“Spy Game,” directed by Tony Scott (“Crimson Tide,” “Enemy of the State”), has one major flaw the majority of the film feels like an explanation, not a story. The opening scene shows Tom Bishop (Brad Pitt) as a doctor working in the Su Chou Prison in China. But then we learn he is an American spy when he is caught, beaten and set to be executed the following day. Meanwhile, at CIA headquarters in Washington D.C., Nathan Muir (Robert Redford), an extremely talented agent, is ready to call his career quits and retire to the warm and sunny beaches of the Bahamas. This little introduction is very engaging, but then up until the very end, the audience may find itself waiting through the numerous flashbacks that are used to explain the entire plot.
Suddenly under CIA scrutiny, Muir realizes that his cohorts suspect his past involvement with Bishop and its connection to Bishop”s current plight. His capture also occurs at the most inopportune time, because the Republican administration is ready to secure foreign negotiations with China after the Cold War, and an act of espionage would just not look good, to say the least. After realizing there is a crucial link between Muir and Bishop, Muir”s knowledge of the event and his following decision to postpone his retirement, build virtually all of the suspense for the entire film.

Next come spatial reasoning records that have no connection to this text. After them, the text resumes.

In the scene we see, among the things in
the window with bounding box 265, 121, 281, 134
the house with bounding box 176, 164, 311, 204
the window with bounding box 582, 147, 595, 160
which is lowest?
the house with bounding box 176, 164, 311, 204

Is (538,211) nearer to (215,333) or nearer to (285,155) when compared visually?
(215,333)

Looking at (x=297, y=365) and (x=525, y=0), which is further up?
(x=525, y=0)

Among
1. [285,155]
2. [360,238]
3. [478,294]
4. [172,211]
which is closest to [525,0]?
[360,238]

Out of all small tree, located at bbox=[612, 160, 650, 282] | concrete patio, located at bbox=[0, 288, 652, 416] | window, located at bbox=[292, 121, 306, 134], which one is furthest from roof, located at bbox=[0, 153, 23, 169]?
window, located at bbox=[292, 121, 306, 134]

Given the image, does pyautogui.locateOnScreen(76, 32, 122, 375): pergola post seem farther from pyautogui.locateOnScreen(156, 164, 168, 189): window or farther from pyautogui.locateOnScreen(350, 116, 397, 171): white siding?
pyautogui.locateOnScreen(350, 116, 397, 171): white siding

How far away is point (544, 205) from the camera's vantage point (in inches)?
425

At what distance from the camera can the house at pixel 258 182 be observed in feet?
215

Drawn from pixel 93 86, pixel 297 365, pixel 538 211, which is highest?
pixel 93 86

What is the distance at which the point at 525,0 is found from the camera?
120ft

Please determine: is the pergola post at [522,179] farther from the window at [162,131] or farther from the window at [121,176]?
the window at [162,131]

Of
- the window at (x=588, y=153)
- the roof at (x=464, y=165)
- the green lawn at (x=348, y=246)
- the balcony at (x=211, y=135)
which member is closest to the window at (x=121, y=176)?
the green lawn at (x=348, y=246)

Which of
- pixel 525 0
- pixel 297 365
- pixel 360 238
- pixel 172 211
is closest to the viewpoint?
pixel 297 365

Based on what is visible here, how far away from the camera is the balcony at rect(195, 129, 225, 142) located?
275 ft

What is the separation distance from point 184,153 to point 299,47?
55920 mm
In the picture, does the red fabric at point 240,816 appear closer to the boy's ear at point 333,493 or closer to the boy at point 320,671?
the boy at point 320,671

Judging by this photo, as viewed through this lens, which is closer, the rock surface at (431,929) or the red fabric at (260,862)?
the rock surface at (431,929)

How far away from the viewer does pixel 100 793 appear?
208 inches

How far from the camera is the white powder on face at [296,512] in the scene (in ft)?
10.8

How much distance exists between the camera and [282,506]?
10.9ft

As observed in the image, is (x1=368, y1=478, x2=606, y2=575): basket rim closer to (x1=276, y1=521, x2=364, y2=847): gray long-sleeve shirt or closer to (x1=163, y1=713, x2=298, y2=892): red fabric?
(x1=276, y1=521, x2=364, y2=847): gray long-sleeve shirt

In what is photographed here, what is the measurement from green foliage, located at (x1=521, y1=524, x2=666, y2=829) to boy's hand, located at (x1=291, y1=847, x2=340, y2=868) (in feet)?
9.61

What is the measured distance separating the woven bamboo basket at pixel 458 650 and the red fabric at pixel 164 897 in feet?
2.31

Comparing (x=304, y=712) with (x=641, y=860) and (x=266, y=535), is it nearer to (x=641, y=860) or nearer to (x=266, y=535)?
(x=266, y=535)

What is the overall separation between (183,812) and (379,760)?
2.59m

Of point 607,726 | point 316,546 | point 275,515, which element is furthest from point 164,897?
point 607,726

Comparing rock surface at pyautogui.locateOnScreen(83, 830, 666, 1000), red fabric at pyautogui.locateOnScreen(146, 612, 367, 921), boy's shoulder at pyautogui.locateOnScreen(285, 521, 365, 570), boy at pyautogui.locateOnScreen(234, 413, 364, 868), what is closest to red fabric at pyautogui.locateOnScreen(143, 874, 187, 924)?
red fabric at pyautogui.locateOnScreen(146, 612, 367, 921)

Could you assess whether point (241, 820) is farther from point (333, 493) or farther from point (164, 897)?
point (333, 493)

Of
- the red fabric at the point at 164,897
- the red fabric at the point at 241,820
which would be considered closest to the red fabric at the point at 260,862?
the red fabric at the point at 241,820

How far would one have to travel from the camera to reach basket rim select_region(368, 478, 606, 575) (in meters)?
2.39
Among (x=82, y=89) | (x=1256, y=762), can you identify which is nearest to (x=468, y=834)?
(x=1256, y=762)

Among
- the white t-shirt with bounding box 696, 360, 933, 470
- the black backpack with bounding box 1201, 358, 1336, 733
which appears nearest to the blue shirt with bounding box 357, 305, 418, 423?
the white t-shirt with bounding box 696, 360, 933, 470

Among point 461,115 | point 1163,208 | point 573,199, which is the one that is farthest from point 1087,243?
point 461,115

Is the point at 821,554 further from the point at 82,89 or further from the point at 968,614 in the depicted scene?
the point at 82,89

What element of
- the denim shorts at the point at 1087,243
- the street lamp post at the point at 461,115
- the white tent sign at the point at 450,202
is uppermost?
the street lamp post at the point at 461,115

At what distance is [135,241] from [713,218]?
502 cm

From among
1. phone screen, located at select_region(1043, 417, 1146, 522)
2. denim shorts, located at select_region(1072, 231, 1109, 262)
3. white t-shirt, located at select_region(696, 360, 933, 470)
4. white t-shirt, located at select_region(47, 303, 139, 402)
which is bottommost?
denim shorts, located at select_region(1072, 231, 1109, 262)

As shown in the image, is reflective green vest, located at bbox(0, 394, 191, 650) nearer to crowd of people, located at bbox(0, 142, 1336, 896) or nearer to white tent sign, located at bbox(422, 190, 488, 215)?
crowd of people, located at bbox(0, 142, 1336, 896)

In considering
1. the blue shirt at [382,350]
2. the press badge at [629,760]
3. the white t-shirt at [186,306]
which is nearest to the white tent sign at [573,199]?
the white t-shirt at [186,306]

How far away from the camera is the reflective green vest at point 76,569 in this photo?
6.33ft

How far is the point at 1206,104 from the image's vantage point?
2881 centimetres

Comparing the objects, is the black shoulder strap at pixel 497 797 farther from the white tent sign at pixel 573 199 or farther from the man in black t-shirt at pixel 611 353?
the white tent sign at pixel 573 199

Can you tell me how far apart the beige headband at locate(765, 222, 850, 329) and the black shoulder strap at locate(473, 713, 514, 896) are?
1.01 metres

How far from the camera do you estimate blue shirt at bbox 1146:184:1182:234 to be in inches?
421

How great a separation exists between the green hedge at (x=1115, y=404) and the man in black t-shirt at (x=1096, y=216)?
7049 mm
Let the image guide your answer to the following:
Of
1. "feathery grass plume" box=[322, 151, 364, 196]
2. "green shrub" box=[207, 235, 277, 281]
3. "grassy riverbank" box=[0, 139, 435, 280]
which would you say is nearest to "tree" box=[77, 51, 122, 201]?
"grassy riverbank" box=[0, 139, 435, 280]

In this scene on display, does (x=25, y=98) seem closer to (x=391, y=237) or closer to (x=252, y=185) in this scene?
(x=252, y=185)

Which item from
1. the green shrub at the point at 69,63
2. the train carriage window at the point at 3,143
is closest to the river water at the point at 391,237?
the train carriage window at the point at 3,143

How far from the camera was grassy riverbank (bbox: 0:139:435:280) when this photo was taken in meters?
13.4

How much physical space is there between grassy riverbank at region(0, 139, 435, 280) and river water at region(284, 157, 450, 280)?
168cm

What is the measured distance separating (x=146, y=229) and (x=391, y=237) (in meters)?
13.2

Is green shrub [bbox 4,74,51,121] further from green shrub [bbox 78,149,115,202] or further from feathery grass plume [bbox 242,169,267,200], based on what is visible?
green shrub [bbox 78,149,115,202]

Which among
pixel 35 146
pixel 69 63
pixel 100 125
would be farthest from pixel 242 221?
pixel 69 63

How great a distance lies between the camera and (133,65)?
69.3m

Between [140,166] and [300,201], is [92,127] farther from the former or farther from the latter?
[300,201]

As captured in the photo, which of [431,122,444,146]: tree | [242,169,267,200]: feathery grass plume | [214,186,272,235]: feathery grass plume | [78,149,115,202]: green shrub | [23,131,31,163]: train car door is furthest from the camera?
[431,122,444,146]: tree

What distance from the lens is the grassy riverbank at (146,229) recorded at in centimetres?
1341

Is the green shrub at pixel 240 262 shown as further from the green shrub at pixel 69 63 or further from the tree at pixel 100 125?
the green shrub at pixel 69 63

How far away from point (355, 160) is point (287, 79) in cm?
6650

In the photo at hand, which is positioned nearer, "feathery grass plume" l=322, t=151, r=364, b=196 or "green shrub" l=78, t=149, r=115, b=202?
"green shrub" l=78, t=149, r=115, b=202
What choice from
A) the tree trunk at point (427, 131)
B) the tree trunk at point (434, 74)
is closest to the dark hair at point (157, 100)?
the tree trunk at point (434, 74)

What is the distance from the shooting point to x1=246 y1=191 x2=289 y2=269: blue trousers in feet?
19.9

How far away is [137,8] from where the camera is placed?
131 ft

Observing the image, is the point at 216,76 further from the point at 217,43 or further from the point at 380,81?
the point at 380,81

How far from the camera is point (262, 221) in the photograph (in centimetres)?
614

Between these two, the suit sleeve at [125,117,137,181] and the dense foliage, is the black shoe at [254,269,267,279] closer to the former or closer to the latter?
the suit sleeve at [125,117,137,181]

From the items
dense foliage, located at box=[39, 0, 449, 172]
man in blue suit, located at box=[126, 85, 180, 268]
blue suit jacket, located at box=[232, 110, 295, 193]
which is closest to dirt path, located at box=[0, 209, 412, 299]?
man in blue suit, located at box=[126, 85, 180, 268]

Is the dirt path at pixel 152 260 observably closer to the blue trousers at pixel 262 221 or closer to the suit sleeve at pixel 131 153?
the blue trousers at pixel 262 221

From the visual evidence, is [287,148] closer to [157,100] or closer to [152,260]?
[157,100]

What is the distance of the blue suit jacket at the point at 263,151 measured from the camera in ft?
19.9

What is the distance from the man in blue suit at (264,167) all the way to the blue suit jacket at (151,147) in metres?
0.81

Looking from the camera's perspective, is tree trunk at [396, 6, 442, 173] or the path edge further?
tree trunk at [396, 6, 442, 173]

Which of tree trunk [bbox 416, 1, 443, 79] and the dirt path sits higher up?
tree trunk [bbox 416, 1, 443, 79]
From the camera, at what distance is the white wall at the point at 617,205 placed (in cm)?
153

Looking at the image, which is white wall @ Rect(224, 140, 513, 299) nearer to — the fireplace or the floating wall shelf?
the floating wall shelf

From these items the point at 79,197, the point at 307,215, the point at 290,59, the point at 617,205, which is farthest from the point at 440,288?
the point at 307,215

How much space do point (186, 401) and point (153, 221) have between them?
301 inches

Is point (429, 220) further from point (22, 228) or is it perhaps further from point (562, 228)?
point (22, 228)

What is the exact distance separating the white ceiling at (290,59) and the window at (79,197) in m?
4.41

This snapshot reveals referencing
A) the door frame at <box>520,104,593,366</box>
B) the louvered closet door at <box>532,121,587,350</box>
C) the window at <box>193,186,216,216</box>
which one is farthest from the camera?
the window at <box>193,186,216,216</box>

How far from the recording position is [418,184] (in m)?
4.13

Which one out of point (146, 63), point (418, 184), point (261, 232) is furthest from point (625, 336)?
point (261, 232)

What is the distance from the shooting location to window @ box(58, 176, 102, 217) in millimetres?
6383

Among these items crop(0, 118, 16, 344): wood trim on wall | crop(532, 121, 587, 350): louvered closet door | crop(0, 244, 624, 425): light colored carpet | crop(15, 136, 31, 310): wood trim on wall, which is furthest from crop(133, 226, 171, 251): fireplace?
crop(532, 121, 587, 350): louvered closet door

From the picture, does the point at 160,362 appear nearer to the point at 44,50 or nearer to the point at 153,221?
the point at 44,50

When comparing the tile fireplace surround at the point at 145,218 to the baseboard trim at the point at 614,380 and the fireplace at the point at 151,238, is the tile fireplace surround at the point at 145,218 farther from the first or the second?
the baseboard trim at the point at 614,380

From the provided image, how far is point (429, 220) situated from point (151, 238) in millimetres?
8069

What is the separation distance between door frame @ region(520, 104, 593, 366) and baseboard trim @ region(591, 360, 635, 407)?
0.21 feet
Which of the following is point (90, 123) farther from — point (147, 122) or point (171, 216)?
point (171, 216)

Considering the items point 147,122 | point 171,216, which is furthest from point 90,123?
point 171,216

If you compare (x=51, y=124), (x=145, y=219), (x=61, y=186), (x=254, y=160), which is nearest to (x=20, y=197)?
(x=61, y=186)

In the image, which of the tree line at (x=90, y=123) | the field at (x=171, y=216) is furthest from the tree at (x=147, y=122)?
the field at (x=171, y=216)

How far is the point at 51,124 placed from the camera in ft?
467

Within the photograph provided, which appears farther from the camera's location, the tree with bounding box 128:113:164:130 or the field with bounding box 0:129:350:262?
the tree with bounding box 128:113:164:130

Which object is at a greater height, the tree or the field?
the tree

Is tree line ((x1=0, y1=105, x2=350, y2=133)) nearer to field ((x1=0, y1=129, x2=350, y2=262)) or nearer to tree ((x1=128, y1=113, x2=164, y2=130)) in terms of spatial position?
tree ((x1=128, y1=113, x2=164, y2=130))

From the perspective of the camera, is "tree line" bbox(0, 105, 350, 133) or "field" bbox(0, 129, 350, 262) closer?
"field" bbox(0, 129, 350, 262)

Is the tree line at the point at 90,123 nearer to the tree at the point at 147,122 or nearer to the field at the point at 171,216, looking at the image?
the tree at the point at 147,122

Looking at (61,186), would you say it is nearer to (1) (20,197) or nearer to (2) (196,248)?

When the supposedly suspenseful and action-packed scenes explaining Muir”s past discovery and training of Bishop pale in comparison to Muir”s handling of the event back at headquarters, one finds that regardless of the importance of their past, it is more exciting to watch Redford cleverly dodge accusations and scrutiny from his co-workers. Redford plays his part excellently, however, and Muir”s wit and cunning never fail to impress viewers. Pitt plays his part well too, but unlike Redford, his character is not explored in depth.
Despite great acting and a good premise, the entire set-up of the plot seems a bit loose and disjointed. The series of flashbacks explaining Bishop”s work as a spy and his past completion of the various operations given by Muir involving rescue attempts in Germany before the collapse of the Berlin Wall and Lebanese occupation in Beirut eventually lead up to Bishop”s encounter with Hadley (Catherine McCormack), a first aid worker at the Beirut camp.
By this time, when you are trying to make sense of the events thus far, sometimes with little background information (i.e. you might feel lost if you don”t know about Lebanon), you realize these events will inevitably somehow lead up to Bishop”s capture in China. With this in mind, along with a saturation of historical events, you may simply lose interest the only redeeming aspect being Muir”s decisions and adeptness back at home.
It”s too bad the majority of the film befuddles viewers in all these past events when the heart of the story lies in Muir”s decision to save Bishop. One may be left wanting to see more of Bishop in his current state, not in all his past experiences.
Also, Muir”s motivation to postpone retirement for one last operation to save his old student is not as convincing as it could be, thus weakening the persuasiveness of their friendship. The ending pulls everything together, but perhaps not in the most effective way.